The bipartisan Electronic Communications Privacy Act Amendments Act of 2015 would offer protection from warrantless digital searches.
The bipartisan Electronic Communications Privacy Act Amendments Act of 2015 would offer protection from warrantless digital searches.

A bicameral, bipartisan bill presented to Senate Wednesday would modernize U.S. electronic privacy laws and offer protection from warrantless searches.

The Electronic Communications Privacy Act Amendments Act of 2015 (ECPA), was introduced  by Patrick Leahy, D-Vt., Sen. Mike Lee, R-Utah, Rep. Kevin Yoder, R-Kan., and Rep. Jared  Polis, D-Colo., would update the 1986 law to keep pace with advances in technology and the internet. 

Leahy, ranking member of the Senate Judiciary Committee and the senator who penned the 1986 law, has been trying to push an amended, updated version through the last Congress, said the reforms to the act “would protect Americans' digital privacy – in their emails, and all the other files and photographs they store in the cloud.”  It would, he said, build consumer trust and provide “law enforcement agencies with the proper tools they need to ensure public safety.”

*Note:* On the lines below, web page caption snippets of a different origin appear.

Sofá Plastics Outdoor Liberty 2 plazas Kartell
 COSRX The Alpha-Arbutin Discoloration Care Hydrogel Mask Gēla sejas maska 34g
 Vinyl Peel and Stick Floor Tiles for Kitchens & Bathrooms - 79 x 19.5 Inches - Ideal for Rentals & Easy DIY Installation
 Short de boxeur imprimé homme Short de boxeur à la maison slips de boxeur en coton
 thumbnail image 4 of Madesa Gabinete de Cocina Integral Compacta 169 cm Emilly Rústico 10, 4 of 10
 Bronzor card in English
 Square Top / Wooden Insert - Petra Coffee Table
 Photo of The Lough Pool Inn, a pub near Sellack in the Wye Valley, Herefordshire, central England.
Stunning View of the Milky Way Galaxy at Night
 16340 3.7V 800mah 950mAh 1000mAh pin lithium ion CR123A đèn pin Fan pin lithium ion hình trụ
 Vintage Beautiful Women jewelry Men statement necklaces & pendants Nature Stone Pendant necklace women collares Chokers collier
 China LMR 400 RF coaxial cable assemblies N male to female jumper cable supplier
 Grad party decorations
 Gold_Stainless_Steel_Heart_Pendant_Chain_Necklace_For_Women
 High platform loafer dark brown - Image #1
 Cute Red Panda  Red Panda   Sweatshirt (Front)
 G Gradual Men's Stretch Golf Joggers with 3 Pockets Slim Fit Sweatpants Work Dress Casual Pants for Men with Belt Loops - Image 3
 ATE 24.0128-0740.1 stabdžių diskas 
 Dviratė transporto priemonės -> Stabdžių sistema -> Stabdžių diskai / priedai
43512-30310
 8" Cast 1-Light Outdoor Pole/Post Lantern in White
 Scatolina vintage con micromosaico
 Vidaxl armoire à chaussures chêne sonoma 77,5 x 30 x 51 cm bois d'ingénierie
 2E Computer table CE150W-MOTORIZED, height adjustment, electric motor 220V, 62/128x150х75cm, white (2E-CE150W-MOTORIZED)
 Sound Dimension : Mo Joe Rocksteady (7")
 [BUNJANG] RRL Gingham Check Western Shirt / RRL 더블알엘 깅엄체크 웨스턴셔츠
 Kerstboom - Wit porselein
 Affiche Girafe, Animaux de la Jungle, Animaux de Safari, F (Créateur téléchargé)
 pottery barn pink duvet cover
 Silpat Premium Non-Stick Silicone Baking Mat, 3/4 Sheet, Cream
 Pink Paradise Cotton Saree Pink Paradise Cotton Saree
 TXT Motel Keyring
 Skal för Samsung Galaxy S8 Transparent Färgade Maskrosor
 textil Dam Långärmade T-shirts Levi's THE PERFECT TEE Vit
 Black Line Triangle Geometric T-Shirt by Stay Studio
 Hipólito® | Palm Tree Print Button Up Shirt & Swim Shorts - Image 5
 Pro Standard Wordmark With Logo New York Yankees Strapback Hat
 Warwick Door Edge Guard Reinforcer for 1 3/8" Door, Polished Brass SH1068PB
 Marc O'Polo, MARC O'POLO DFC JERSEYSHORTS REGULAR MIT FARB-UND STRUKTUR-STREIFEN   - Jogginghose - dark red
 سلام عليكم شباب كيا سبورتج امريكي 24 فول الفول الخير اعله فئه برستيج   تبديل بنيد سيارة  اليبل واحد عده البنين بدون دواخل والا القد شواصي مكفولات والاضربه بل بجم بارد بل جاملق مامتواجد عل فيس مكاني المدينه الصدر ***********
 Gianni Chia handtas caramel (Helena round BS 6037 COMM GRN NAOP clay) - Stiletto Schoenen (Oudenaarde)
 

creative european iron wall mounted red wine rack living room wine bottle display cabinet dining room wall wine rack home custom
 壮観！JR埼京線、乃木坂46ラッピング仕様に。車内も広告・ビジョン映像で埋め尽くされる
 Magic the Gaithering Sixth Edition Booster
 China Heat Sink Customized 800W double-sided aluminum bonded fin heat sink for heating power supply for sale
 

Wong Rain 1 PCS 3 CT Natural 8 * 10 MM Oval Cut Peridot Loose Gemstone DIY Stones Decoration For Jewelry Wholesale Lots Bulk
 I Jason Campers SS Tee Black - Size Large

Calling digital privacy a “bipartisan issue,” Leahy urged for swift action.

His sentiments were echoed by Lee, who along with Leahy tried to get the 113th Congress on board to give the ECPA a much needed facelift. 

“In the nearly three decades since ECPA became law, technology has advanced rapidly and beyond the imagination of anyone living in 1986,” Lee said. “The prevalence of email and the low cost of electronic data storage have made what were once robust protections insufficient to ensure that citizens' Fourth Amendment rights are adequately protected.”

David LeDuc, senior director of public policy at the Software & Information Industry Association (SIIA), noted in a blog post that current law “is failing to provide a legal framework for the 21st Century.” The privacy protection standards differ for digital communications stored at a target's house versus in a provider's servers. 

“If government entities want to access your email and communications on your computer in your house, they need to get a warrant,” he wrote, “but if they want to access the same information stored remotely "in the cloud," by a company like Google, Facebook or others, the standard is much lower.”  

The amended act, "would level the playing field for cloud computing by establishing a warrant requirement" for law enforcement to obtain content from service providers that hold "private electronic messages, photos and other personal records, like Gmail or Facebook," LeDuc said.

If passed into law, the legislation would indeed protect the confidentiality of electronic communications described by section 2703(a) of the act and prohibit government from seeking or forcing disclosure of digital communication content without a warrant issued by “a court of competent jurisdiction directing the disclosure.”  

In other words, law enforcement and government would have to "show the court there is probable cause to believe that the sought-after records may reveal evidence of wronging," wrote LeDuc.

The amended bill also clarifies the terms under which a carrier is to disclose information regarding customer communications as well as specifies when law enforcement can delay notification of a search warrant beyond the 90-day or 180-day period (notification requirements vary depending on the law enforcement agency or government entity involved).

The amended ECPA bill comes on the heels of a bipartisan effort in the House sponsored by Rep. Zoe Lofgren, D-Calif., Rep. Suzan DelBene, D-Wash., and Rep. Ted Poe, R-Texas, that resurrected a bill that would require government agencies to obtain a search warrant — after showing probable cause — before intercepting electronic communications such as email and geolocation information or compelling disclosure of that data.